Проблема идеального общества и нравственных оснований общественной жизни давно привлекает внимание философов и теоретиков права. В свое время известный русский философ ХІХ века В.С. Соловьев, определяя понятие нравственной деятельности, утверждал, что она «по необходимости выходит за пределы единичной личной жизни и обусловливается (как объективная) существованием общества. Отсюда ясно, – заявлял он, – что полное осуществление этой объективной нравственной деятельности полагается в долженствующем быть или нормальном обществе, и, следовательно, задача объективной этики заключается в определении условий этого нормального общества как высшего практического идеала». Формальная этика, чистейшим представителем которой был И. Кант, тщетно пыталась «ограничить сущность нравственного начала одною его формой, то есть понятием чистого долга как общим правилом воли… В самом формальном принципе нравственности… приходится по необходимости различить его обязательную форму – форму долга, или категорического императива, утверждающую, что мы должны делать, и его содержание, показывающее, что мы должны делать». По словам В.С. Соловьева, «общество есть вместе и существующий факт и неосуществленная идея, или идеал». Отвлеченное воззрение видит в обществе «только фактически существующее, естественное явление и ставит исключительною задачей общественной науки изучать эмпирические законы этого явления, как оно есть в действительности, устраняя всякий вопрос о нормальном долженствующем быть, или идеальном, обществе» [1].
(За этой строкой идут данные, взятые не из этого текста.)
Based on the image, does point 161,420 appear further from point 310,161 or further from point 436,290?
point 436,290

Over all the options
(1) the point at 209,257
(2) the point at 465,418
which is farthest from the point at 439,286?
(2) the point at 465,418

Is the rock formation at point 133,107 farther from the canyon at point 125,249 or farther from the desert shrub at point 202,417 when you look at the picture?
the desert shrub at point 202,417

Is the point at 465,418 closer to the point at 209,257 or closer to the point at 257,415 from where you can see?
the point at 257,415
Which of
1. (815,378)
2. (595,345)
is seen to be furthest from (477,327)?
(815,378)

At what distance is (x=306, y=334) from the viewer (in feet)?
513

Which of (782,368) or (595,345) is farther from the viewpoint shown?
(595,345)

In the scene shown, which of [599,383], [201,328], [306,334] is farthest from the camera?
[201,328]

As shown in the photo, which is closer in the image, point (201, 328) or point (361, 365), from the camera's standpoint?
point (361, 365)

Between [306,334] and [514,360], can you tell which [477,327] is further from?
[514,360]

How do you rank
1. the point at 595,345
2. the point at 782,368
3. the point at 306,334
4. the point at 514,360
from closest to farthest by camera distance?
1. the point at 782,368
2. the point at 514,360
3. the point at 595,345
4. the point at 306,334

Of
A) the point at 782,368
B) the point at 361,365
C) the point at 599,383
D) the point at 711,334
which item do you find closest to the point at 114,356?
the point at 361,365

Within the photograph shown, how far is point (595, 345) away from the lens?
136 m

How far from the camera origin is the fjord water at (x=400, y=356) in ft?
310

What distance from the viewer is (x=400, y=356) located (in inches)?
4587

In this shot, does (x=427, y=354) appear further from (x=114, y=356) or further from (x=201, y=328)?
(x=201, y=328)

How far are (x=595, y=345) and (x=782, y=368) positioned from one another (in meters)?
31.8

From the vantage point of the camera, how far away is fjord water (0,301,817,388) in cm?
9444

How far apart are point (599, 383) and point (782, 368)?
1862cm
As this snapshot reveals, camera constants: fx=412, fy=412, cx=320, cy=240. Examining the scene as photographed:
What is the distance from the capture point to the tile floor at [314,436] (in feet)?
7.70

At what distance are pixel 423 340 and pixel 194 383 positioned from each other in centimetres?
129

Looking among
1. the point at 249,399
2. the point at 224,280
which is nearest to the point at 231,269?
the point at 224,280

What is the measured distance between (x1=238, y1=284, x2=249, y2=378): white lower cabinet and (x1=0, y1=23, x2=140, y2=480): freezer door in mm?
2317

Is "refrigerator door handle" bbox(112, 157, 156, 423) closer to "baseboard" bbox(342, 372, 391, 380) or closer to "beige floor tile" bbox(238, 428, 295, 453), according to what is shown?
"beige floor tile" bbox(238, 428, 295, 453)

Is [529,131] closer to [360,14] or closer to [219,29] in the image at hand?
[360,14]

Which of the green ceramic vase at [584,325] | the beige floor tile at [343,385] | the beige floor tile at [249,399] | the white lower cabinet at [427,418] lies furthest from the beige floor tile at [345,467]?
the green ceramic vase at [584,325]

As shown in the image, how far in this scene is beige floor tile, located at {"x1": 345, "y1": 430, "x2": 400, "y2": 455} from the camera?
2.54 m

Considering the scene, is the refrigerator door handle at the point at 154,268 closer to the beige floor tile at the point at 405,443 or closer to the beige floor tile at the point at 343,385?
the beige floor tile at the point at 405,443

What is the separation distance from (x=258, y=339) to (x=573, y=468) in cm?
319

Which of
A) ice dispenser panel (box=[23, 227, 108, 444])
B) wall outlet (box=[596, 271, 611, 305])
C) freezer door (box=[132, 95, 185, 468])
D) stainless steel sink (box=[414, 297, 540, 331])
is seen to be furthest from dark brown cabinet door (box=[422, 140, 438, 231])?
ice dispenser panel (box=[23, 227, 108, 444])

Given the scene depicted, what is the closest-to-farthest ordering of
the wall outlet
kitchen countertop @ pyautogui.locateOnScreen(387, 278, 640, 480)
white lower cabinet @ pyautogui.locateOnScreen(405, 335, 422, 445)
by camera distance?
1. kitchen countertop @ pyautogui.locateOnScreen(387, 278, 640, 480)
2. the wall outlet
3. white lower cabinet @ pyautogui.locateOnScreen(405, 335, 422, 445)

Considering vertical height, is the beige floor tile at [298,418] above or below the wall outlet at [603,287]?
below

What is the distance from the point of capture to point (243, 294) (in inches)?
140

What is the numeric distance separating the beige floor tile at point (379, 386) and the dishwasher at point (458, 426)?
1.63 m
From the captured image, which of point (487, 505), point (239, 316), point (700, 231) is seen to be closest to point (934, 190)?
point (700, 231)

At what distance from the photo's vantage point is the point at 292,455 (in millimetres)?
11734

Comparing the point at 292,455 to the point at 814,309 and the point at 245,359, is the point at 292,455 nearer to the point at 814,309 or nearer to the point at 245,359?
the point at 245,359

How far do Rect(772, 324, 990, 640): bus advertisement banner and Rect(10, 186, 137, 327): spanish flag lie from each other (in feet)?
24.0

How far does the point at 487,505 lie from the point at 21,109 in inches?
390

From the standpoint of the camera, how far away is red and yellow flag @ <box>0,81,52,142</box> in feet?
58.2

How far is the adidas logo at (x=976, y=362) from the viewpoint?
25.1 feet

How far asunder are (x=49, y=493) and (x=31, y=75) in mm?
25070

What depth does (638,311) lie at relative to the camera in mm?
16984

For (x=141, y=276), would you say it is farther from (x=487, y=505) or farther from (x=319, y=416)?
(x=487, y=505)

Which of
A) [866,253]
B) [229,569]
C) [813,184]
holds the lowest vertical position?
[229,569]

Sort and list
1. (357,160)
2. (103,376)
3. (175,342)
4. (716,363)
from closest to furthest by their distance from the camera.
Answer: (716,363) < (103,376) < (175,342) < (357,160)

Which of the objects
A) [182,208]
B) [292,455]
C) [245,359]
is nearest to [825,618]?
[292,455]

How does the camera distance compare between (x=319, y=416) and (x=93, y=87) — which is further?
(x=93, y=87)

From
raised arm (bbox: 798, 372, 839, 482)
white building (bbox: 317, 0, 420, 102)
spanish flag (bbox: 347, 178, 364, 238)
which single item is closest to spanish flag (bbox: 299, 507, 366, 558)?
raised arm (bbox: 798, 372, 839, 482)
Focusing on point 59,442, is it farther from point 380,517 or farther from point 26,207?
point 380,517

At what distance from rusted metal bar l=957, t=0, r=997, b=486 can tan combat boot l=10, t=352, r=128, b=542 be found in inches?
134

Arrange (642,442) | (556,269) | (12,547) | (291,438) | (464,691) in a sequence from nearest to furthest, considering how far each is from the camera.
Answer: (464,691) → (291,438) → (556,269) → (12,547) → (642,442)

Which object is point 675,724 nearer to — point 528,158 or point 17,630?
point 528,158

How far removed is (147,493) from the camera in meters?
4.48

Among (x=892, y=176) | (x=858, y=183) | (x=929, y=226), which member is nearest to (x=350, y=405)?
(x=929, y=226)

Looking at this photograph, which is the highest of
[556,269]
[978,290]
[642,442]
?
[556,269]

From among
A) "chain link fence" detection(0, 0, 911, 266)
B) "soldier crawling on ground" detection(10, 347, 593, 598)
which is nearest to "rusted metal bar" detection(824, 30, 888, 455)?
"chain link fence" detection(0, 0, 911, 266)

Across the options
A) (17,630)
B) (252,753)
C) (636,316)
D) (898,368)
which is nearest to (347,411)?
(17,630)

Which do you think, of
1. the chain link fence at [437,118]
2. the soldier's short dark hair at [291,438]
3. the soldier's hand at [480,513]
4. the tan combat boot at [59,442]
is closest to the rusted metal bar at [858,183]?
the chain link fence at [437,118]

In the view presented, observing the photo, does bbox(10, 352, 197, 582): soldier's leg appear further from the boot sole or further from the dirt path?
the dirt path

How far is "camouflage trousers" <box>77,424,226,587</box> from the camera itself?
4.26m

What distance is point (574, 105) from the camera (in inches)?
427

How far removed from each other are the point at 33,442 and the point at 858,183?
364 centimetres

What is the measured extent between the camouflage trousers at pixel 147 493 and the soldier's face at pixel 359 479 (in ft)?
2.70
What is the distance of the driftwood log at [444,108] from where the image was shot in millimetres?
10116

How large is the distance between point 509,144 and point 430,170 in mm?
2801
Когда П.И. Новгородцев, рассуждая об общественном идеале, приступает к выяснению его содержания, он рассуждает следующим образом. Если сущность абсолютного идеала заключается в требовании бесконечного совершенствования, то «в применении к общественной жизни это требование должно найти для себя такую цель, которая могла бы воспринять в себя силу бесконечного стремления и явиться образом абсолютного. Но такой целью может быть только живая человеческая личность, которая в своем бесконечном стремлении отражает причастность свою абсолютному закону добра. В области общественных явлений не может быть какой-либо другой высшей нормы, кроме той, которая должна руководить человеком в его личной жизни… Таким образом, и содержание общественного идеала должно быть установлено в связи с основной нравственной нормой, каковою является понятие личности в ее безусловном значении и бесконечном призвании.

Входя в общественный союз и вступая на путь общественного прогресса, – продолжал автор, – личность не утрачивает своего безусловного значения. Общество не может стать для нее высшей целью, которой она должна быть нравственно подвластна в качестве простого средства… Но общество имеет еще и другое определение: взаимодействие лиц закрепляется в известных нормах совместной жизни, как, например, в учреждениях и нравах, которые получают как бы самостоятельное бытие и независимую от отдельных лиц силу. Однако очевидно, что и в этом своем определении общество зависит от взаимодействия лиц, налагающих печать своей воли и своего сознания на формы общественной жизни. И столь же очевидно, что не в этих формах с их изменчивостью и условностью следует видеть непосредственное отражение абсолютного идеала, а в живых и сознательных лицах, которые в своем бесконечном стремлении к идеалу воздействуют и на изменение внешних форм.

Для тех, – замечает далее П.И.Новгородцев, – кто, в противоположность этому, придает первенствующее значение принципу общественному и из него выводит все задачи личности, нет иного выхода, как признать за обществом черты самостоятельной нравственной субстанции или же, по крайней мере, приписать общению первичный и безусловный характер, независимый от отдельных лиц и господствующий над ними с силой высшей нормы. К этому последнему выводу прибегают и современные позитивные теории, объявляющие принцип солидарности источником всех нравственных обязанностей и общественных норм. На почве позитивизма такой вывод является особенно незаконным, поскольку из факта солидарности извлекается представление об идеале и долге. Но и на всякой иной основе возводить общение до роли первичного и безусловного принципа неправильно: это значит подчинять ему личность в качестве орудия или средства и создавать фикцию общественного организма, имеющего самостоятельное нравственное бытие.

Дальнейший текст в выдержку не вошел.